Stored data.

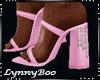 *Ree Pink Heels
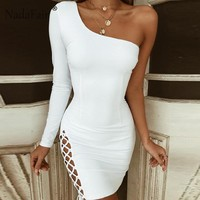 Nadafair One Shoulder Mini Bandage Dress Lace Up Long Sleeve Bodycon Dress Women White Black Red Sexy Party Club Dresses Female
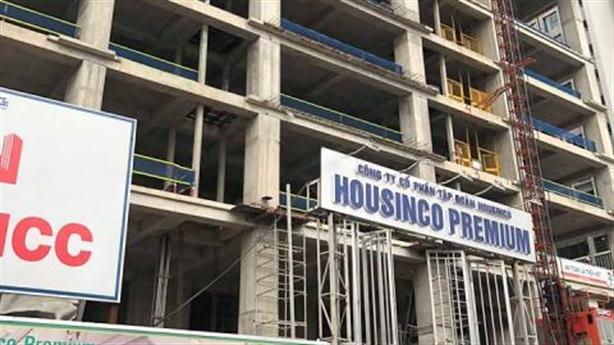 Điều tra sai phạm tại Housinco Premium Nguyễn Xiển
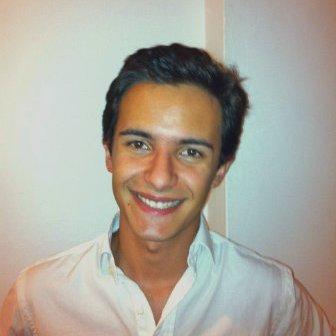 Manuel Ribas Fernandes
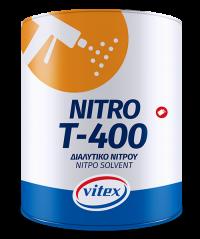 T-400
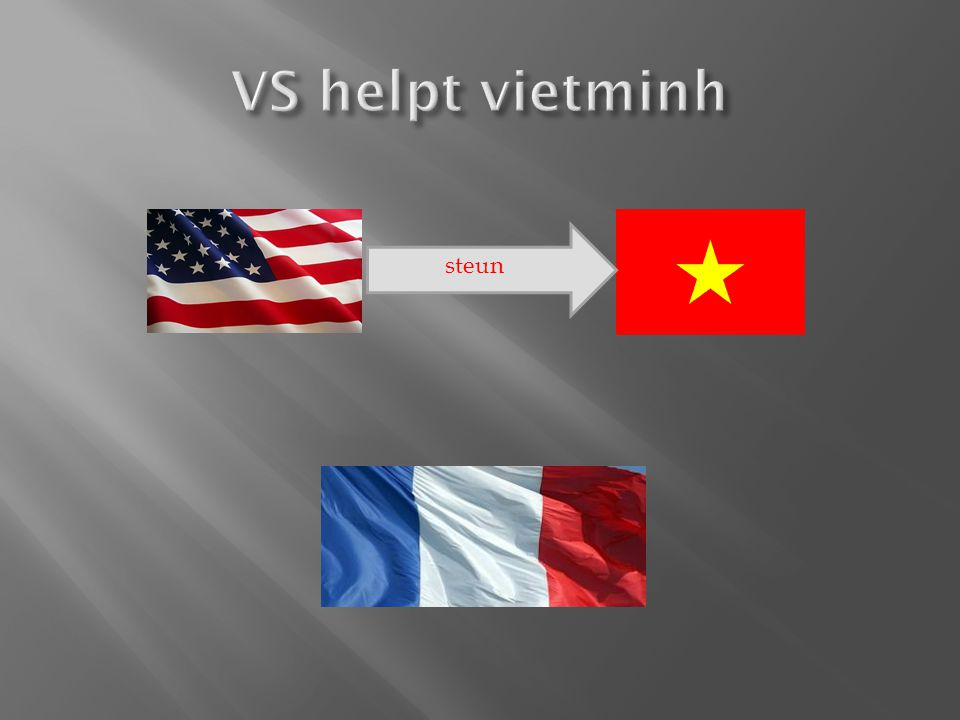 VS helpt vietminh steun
* * *
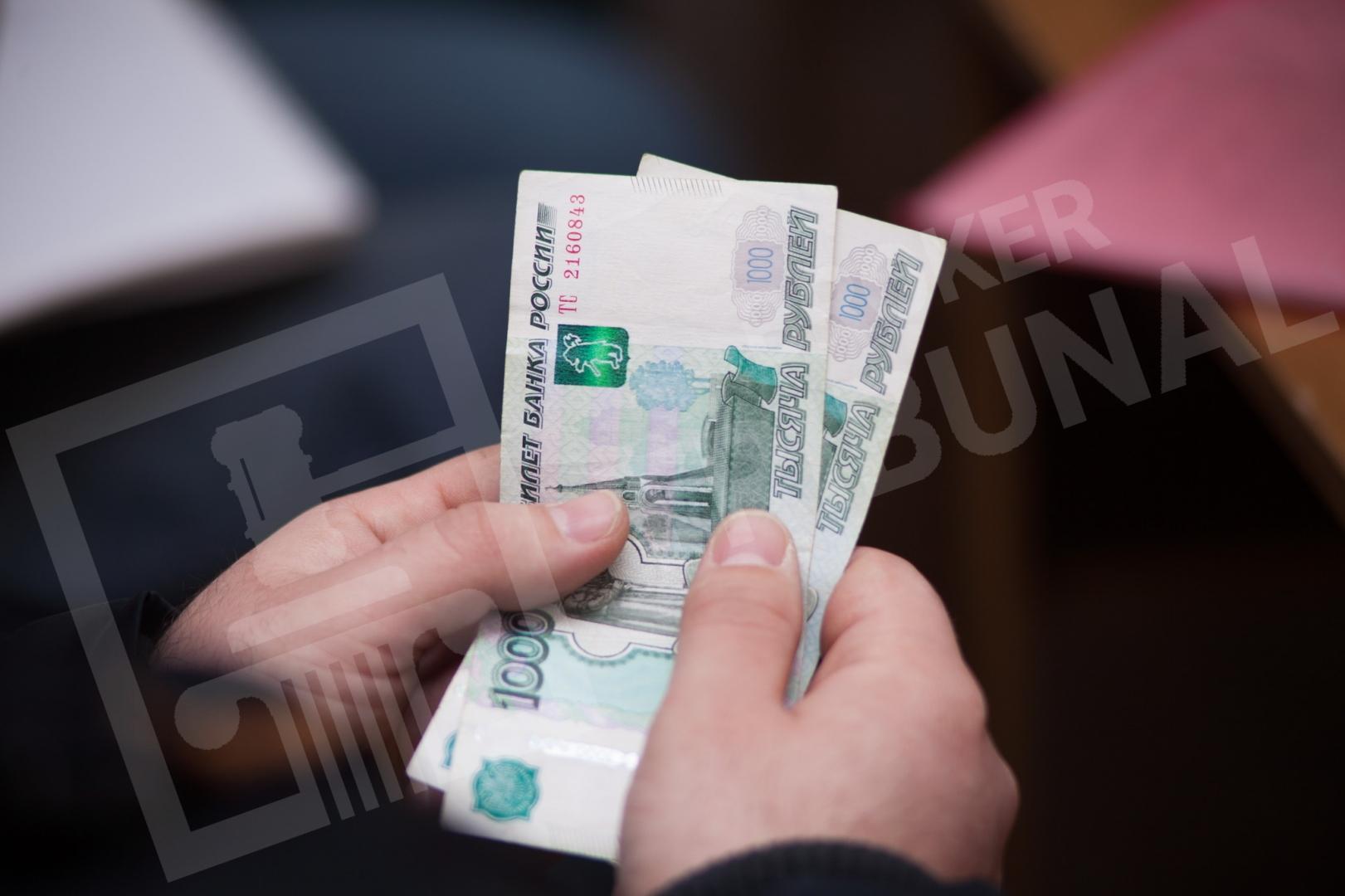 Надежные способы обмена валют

What the task asks.
What's needed is an exact copy of the lines above from the one with "Manuel Ribas Fernandes" through the one with "VS helpt vietminh steun", both included; the pictures stay out.

Response.
 Manuel Ribas Fernandes
 T-400
 VS helpt vietminh steun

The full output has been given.